World J Gastrointest Surg. Feb 27, 2025; 17(2): 101239
Published online Feb 27, 2025. doi: 10.4240/wjgs.v17.i2.101239
Internal biliary diversion using appendix during liver transplantation for progressive familial intrahepatic cholestasis type 1: A case report
Jia-Qi Song, Tao Zhou, Yi Luo, Yuan Liu
Jia-Qi Song, Tao Zhou, Yi Luo, Yuan Liu, Department of Liver Surgery, Renji Hospital Affiliated to Shanghai Jiao Tong University School of Medicine, Shanghai 200127, China
Author contributions: Song JQ wrote the paper; Song JQ and Liu Y designed the study; Zhou T and Luo Y collected the data; Liu Y revised the paper and funded the study; and all authors thoroughly reviewed and endorsed the final manuscript.

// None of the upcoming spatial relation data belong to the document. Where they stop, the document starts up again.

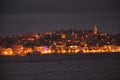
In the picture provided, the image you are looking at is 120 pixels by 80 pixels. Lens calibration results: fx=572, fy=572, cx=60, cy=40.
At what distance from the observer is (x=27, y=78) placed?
47.9 meters

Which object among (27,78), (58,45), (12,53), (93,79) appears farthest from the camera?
(58,45)

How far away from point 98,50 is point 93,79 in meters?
57.4

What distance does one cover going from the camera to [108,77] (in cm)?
4603

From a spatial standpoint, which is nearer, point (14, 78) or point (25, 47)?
point (14, 78)

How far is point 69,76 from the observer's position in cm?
4891

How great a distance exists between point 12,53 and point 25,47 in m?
3.84

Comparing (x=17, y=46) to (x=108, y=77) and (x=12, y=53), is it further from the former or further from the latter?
(x=108, y=77)

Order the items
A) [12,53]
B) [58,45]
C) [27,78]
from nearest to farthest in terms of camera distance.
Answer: [27,78]
[12,53]
[58,45]

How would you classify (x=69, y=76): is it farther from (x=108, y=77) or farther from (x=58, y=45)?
(x=58, y=45)

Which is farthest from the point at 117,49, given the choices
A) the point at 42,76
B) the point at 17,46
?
the point at 42,76

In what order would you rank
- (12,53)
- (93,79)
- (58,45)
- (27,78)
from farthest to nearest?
(58,45) < (12,53) < (27,78) < (93,79)

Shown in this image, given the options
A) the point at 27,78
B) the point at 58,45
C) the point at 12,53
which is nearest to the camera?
the point at 27,78

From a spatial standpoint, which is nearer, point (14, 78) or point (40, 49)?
point (14, 78)

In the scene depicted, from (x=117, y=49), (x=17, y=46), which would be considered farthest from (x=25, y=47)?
(x=117, y=49)
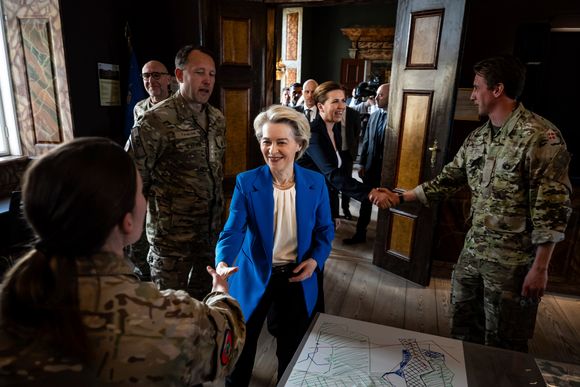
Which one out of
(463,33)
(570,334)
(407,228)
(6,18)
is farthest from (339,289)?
(6,18)

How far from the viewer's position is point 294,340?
5.56 ft

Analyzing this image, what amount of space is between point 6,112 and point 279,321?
9.82ft

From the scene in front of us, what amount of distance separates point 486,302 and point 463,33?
5.82 ft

Supported by the National Natural Science Foundation of China, No. 82471804.
Informed consent statement: This study obtained informed consent.

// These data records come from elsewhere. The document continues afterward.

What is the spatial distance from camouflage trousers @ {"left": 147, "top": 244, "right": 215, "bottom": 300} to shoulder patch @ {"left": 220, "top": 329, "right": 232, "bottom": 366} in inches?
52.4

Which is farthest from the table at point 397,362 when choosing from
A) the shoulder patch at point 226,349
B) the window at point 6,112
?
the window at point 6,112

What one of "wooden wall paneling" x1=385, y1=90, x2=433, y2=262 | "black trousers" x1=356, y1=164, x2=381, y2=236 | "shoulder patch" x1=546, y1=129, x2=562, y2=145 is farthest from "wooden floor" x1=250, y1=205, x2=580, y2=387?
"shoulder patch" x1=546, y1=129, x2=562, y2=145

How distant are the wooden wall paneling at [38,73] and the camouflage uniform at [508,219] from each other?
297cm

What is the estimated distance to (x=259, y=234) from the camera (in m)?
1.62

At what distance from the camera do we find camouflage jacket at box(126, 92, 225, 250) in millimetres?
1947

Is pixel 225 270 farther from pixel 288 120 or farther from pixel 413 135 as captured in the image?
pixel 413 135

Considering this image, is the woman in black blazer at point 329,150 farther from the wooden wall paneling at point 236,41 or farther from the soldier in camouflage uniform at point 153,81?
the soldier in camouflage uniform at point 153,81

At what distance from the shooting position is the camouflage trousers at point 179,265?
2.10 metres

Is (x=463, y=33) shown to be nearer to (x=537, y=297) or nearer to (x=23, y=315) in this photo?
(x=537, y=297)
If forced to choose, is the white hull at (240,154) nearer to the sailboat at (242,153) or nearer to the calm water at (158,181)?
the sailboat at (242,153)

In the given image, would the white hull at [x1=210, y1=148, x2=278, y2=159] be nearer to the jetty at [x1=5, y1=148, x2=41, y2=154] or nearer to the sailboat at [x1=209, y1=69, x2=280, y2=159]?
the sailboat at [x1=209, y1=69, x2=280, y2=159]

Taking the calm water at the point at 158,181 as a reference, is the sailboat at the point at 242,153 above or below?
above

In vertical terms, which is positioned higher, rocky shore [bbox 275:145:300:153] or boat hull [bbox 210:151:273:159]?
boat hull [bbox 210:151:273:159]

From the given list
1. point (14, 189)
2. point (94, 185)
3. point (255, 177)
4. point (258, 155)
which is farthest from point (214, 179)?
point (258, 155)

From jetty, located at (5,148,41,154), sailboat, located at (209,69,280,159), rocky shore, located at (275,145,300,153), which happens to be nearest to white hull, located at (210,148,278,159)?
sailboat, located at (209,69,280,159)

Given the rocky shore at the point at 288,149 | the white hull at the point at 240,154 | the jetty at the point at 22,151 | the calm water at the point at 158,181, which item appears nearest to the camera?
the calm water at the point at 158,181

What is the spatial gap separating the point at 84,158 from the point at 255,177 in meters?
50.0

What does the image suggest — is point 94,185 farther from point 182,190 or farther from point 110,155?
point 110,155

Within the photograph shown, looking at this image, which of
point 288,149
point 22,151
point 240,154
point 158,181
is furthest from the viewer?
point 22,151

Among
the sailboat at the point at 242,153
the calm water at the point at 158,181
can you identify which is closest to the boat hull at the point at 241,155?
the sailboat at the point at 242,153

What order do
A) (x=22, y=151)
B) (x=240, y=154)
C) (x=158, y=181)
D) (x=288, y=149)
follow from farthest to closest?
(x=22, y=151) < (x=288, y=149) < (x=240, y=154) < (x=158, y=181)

Conflict-of-interest statement: All the authors report no relevant conflicts of interest for this article.
CARE Checklist (2016) statement: The authors have read the CARE Checklist (2016), and the manuscript was prepared and revised according to the CARE Checklist (2016).
Open-Access: This article is an open-access article that was selected by an in-house editor and fully peer-reviewed by external reviewers. It is distributed in accordance with the Creative Commons Attribution NonCommercial (CC BY-NC 4.0) license, which permits others to distribute, remix, adapt, build upon this work non-commercially, and license their derivative works on different terms, provided the original work is properly cited and the use is non-commercial. See: https://creativecommons.org/Licenses/by-nc/4.0/
Corresponding author: Yuan Liu, Assistant Professor, MD, Department of Liver Surgery, Renji Hospital Affiliated to Shanghai Jiao Tong University School of Medicine, No. 160 Pujian Road, Shanghai 200127, China. liuyuanbird@163.com
Received: September 8, 2024
Revised: November 8, 2024
Accepted: December 17, 2024
Published online: February 27, 2025
Processing time: 135 Days and 18.3 Hours
Core Tip

Core Tip: Liver transplantation indicated in end-stage liver disease caused by progressive familial intrahepatic cholestasis type 1 is often performed with biliary diversion (BD). Although effectively preventing allograft steatosis, traditional BD increases post-operative infection risk. Here, we present a case of an 11-month-old progressive familial intrahepatic cholestasis type 1 patient receiving liver transplantation and BD using appendix to prevent post-operative infection. The proximal end and distal end of appendix were connected with intrahepatic biliary duct and colon respectively. Post-operative exams confirmed successful BD and absence of allograft steatosis. Thus, using appendix for BD might be a new surgical approach preventing allograft steatosis and post-transplant infection.